9 avril 2019 XIV

TRAVAIL | La force de la présomption d’accident du travail

Aux termes d’un arrêt en date du 5 mars 2019, la Chambre criminelle de Cour de Cassation a, de façon étonnante, rappelé la force de la présomption d’accident du travail.

Au cas d’espèce, deux salariés d’une entreprise du bâtiment étaient affectés à la rénovation d’une résidence secondaire.

De retour de leur pause déjeuner, l’un des salariés projette de l’eau sur l’autre, pour chahuter.

Le second salarié se saisit alors d’un arc et de flèches appartenant au propriétaire de la maison, qui étaient entreposés dans le local où il stockait le matériel.

La flèche atteint son collègue en pleine tête.

Celui-ci est placé en incapacité de travail pendant plusieurs mois.

L’archer malheureux est quant à lui condamné pénalement pour des faits de blessures involontaires.

Les faits se sont déroulés durant la journée de travail à un horaire où les salariés étaient placés sous l’autorité de l’employeur.

En conséquence, la qualification d’accident du travail est retenue à l’encontre de ces derniers.

De façon logique, l’employeur conteste cette qualification, considérant, ce qui peut sembler logique, qu’il n’a jamais confié à ses salariés un arc et des flèches pour réaliser les prestations qui leur étaient confiées.
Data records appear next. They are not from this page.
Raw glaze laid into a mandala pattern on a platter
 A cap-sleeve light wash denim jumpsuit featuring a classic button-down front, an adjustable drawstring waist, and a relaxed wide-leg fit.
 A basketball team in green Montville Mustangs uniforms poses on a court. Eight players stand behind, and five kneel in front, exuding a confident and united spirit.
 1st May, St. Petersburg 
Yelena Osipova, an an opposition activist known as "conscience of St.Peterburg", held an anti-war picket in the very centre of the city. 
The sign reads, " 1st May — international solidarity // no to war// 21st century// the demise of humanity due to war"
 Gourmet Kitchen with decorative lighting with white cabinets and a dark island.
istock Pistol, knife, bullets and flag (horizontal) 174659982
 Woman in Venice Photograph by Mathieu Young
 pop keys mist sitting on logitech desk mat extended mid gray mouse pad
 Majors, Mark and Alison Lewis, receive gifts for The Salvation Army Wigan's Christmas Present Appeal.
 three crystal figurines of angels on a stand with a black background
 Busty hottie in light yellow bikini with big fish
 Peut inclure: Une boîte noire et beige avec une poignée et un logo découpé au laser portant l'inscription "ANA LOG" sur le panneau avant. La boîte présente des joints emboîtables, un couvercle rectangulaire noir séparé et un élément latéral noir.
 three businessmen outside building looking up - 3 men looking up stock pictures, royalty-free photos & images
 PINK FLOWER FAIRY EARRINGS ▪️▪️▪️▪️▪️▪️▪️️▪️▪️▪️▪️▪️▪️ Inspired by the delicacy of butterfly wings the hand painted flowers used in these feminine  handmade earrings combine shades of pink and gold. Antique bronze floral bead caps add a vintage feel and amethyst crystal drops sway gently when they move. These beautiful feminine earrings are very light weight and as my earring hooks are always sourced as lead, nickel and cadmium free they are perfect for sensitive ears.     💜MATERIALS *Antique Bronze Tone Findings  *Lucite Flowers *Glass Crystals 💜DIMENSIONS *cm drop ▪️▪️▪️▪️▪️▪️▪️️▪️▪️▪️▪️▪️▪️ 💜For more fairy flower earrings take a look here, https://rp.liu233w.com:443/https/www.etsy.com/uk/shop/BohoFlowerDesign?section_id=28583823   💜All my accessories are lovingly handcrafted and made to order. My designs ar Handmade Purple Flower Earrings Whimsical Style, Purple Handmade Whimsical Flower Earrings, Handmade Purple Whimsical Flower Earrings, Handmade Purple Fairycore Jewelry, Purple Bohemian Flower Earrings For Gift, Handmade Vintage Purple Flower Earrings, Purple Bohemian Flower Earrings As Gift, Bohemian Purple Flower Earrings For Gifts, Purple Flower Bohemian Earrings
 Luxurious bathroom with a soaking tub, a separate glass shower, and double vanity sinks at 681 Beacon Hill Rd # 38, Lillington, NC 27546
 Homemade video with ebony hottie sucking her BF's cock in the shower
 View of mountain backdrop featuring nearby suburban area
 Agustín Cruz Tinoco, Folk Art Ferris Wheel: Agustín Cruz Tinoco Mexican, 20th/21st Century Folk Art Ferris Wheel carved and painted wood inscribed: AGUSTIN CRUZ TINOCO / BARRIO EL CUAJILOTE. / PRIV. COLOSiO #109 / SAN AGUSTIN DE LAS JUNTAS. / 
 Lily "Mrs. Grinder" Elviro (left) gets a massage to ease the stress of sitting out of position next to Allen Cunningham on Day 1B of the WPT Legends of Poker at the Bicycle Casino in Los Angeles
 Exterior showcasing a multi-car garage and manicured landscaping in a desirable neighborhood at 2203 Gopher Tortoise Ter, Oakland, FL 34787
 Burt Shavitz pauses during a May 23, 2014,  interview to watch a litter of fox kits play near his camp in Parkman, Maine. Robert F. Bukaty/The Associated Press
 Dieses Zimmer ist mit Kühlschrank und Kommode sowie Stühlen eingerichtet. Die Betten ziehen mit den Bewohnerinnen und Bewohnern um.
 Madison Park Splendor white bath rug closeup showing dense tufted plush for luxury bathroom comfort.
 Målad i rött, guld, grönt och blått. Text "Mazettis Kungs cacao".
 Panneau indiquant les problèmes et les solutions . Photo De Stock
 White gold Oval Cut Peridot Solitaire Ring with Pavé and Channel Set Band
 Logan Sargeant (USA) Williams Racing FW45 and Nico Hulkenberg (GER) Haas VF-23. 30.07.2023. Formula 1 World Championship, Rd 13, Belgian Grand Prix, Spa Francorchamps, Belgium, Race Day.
Or, la Chambre criminelle rappelle qu’est présumé imputable au travail l’accident survenu, quel qu’en soit la cause, sur le lieu et dans le temps de travail, lequel comprend le temps de la pause déjeuner, sauf à démontrer qu’au moment où l’accident s’est produit, la victime ne se trouvait plus sous l’autorité de l’employeur.

Considérant que, dans cette affaire, cette preuve n’est pas rapportée, la Chambre criminelle considère que la présomption d’accident du travail s’applique.

Cette décision se révèle ainsi d’une particulière sévérité à l’égard de l’employeur compte tenu du comportement adopté par les salariés.